Masking Sensitive Data in Azure Data Lake

“Sensitive data is a part of every large organization’s normal business practice. Allowing sensitive data from production applications to be copied and used for development and testing environments increases the potential for theft, loss or exposure — thus increasing the organization’s risk. Data masking is emerging as a best practice for obfuscating real data so it can be safely used in non-production environments. This helps organizations meet compliance requirements for PCI, HIPAA, GLBA and other data privacy regulations.” — CIO.com
Data masking is an important feature for any types of data storage and the reasons are rightly mentioned in the above extract. If we look at the Azure data store tech stack, this can be achieved easily using Azure SQL Database and Azure Synapse Analytics. However, in case we’re keeping any sensitive information in Azure Data Lake, we don’t have any inbuilt feature to obfuscate selective data attributes.
In this blog, we’ll discuss about couple of patterns based on the place of masking. We’ll also go through couple of ways to mask Azure Data Lake data using Azure Data Factory and Apache Spark/Azure Databricks.
Pattern 1 — Mask at the source of data
In this pattern, the data are masked inside the source storage system. Only administrators can see the data whereas unprivileged users get masked records (configurable). Microsoft SQL Server, Azure SQL Database, Azure Synapse Analytics support Dynamic Data Masking feature. Check my previous blog to know further.

Advantage: Plain text data never leave the source storage software/system.
Limitation: Not all storage system supports data masking e.g. Azure Data Lake.
Pattern 2 — Mask while data copy
In case the storage system doesn’t support data masking itself, we can apply this pattern. In this pattern we’ll copy the unmasked data from the storage, mask it and copy into target. The masking logic should run inside the source storage boundary i.e. either within the same virtual private network or same subscription where unprivileged user shouldn’t have access . Here, we’ll try couple of options to copy and mask the data.
Option 1 — Using Azure Data Factory Data Flow

Data Factory yet to have any in-built data masking function. So, we can use the following expression functions.

- Using crc32(256, Salary):

- Using sha2(256, Salary)
- Overriding with a fixed value: e.g. Salary = 100
- toInteger((Salary*millisecond(currentUTC()))/1000)
- mod(Salary, second(currentUTC()))*1000
Advantage: This option is simple and can be used where we’re not looking for advanced masking functions.
Limitation: Option for data masking is very limited.
Option 2 — Using Azure Databricks

First we’ll create a configurable table listing the entities, their attributes which we want to be masked with appropriate masking rules based on the attribute types. Few examples as follow:
- Phone number: Expose the first three digits e.g. 123 XXX XXX
- Credit card: Expose the last four digits e.g. XXXXXXXXXXXX1234
- Email id: Expose the first letter and replaces the domain aXX@XXXX.com
- Any integer e.g. salary or patient age: Random integer within the selected boundaries and so on…
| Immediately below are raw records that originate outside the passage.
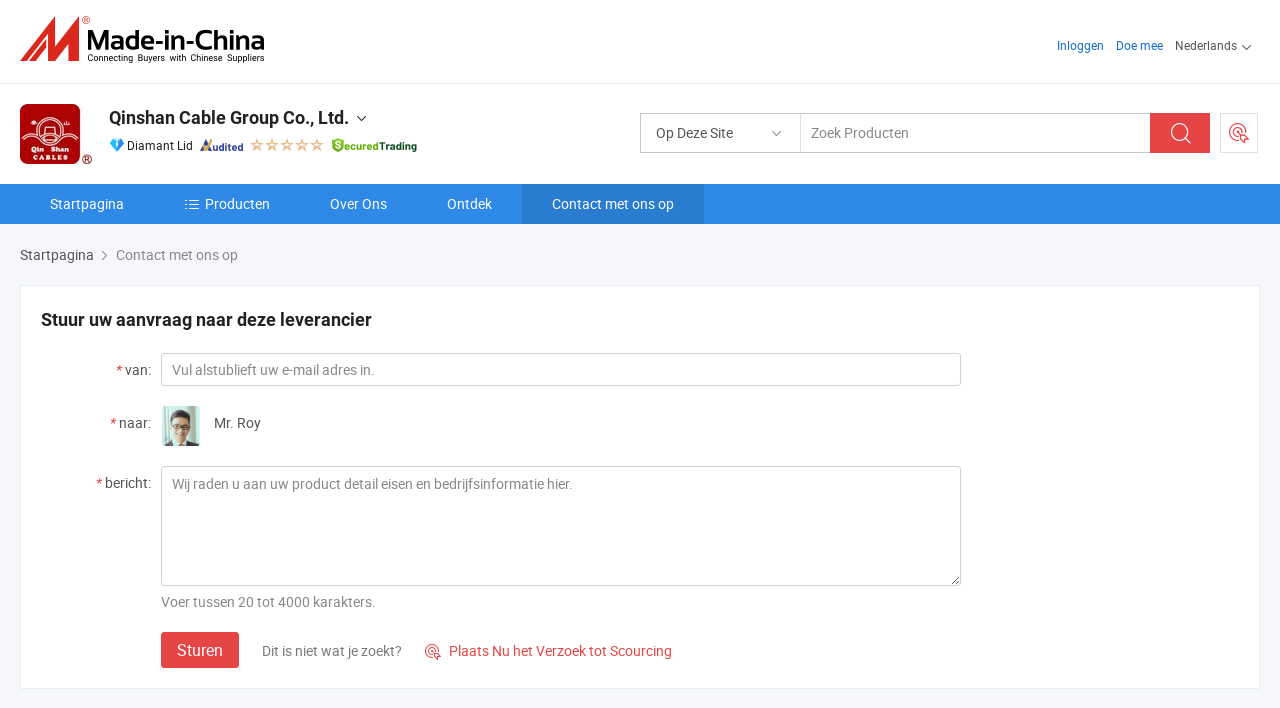

--- FILE ---
content_type: text/css
request_url: https://www.micstatic.com/common/css/tm/tm_cd515e65.css
body_size: 719
content:
.tm-status-off,.tm-status-on{display:inline-block!important;*display:inline!important;zoom:1;padding-left:20px;line-height:16px;white-space:nowrap;text-align:left}.tm-status-on{background:url(https://www.micstatic.com/common/img/logo/tm_on_16_new_1492b665.png) no-repeat 0 center}@media screen and (-webkit-min-device-pixel-ratio:1.5),screen and (min--moz-device-pixel-ratio:1.5){.tm-status-on{background:url(https://www.micstatic.com/common/img/logo/tm_on_32_new_ade21c23.png) no-repeat 0 center;background-size:16px}}.tm-status-on:hover{text-decoration:underline}.tm-status-off{background:url(https://www.micstatic.com/common/img/logo/tm_off_16_2d3f5f04.png) no-repeat 0 center}@media screen and (-webkit-min-device-pixel-ratio:1.5),screen and (min--moz-device-pixel-ratio:1.5){.tm-status-off{background:url(https://www.micstatic.com/common/img/logo/tm_off_32_f4e7fa36.png) no-repeat 0 center;background-size:16px}}.tm-status-off:hover .tm-status-off:visited,.tm-status-off:link{color:#888}.tm-status-off:hover{text-decoration:underline}#dialog,#dialog4login{position:fixed;_position:absolute;width:525px;z-index:200;font-family:Verdana,Arial,Helvetica;font-size:14px;padding:6px;background:#333;-moz-border-radius:4px;-webkit-border-radius:4px;border-raduis:4px;-webkit-box-shadow:2px 2px 10px #666;box-shadow:2px 2px 10px #666}#dialog-header,#header4login{display:block;position:relative;margin:0;padding:0 10px 0 20px;background:#f7f7f7;height:36px;line-height:36px;border-bottom:1px solid #ddd}#dialog-title,#title4login{float:left}#close4login,#dialog-close{float:right;cursor:pointer;margin:12px 3px 0 0;height:11px;width:11px;background:url(https://www.micstatic.com/common/img/mice/images/close_e9d8f546.gif) no-repeat}#content4login,#dialog-content{display:block;padding:0;min-height:160px;color:#666;font-size:14px;background:#fff}#dialog-content-inner{min-height:128px}#dialog-mask{position:fixed;top:0;left:0;height:100%;width:100%;background:#000;opacity:.4;filter:Alpha(Opacity=40);z-index:100}#dialog-button-container{text-align:center;margin:2px 6px 6px 2px}html:lang(ar) #title4login,html:lang(sa) #title4login{float:right}html:lang(ar) #header4login,html:lang(sa) #header4login{padding:0 20px 0 10px}html:lang(ar) #close4login,html:lang(sa) #close4login{float:left;margin:12px 0 0 3px}html:lang(ar) #webtm-wrapper,html:lang(sa) #webtm-wrapper{right:auto;left:220px}
/*# sourceMappingURL=../../../__sources__/common/css/tm/tm_cd515e65.css.map */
We’ll try to create the masking rules using regular expressions and if not possible we may use Spark user-defined functions.

Once we have the masking rules defined, we’ll read the source data, match the attributes against the configuration table and if matches apply the masking rule.

If we have source data containing following attributes e.g.

…we’ll pass the the source plain text data along with the masking rules into the utility method. Based on relevant masking rules, the masking utility method will produce a DataFrame after masking the sensitive attributes only.

The above logic can be enhanced further to support more masking rules.
Advantage: Wide range of custom data masking logic can be applied.
Limitation: Maintenance of the code / custom framework.
Conclusion
Static data masking permanently replaces sensitive data by altering data at rest so ideally we shouldn’t use it in production. This is more appropriate to produce production grade data at development. Dynamic data masking on the other hand is very flexible as data at source are never changed. However, this will not hide the sensitive data from the system administrators. If that concerns us, we should look for data encryption rather than data masking.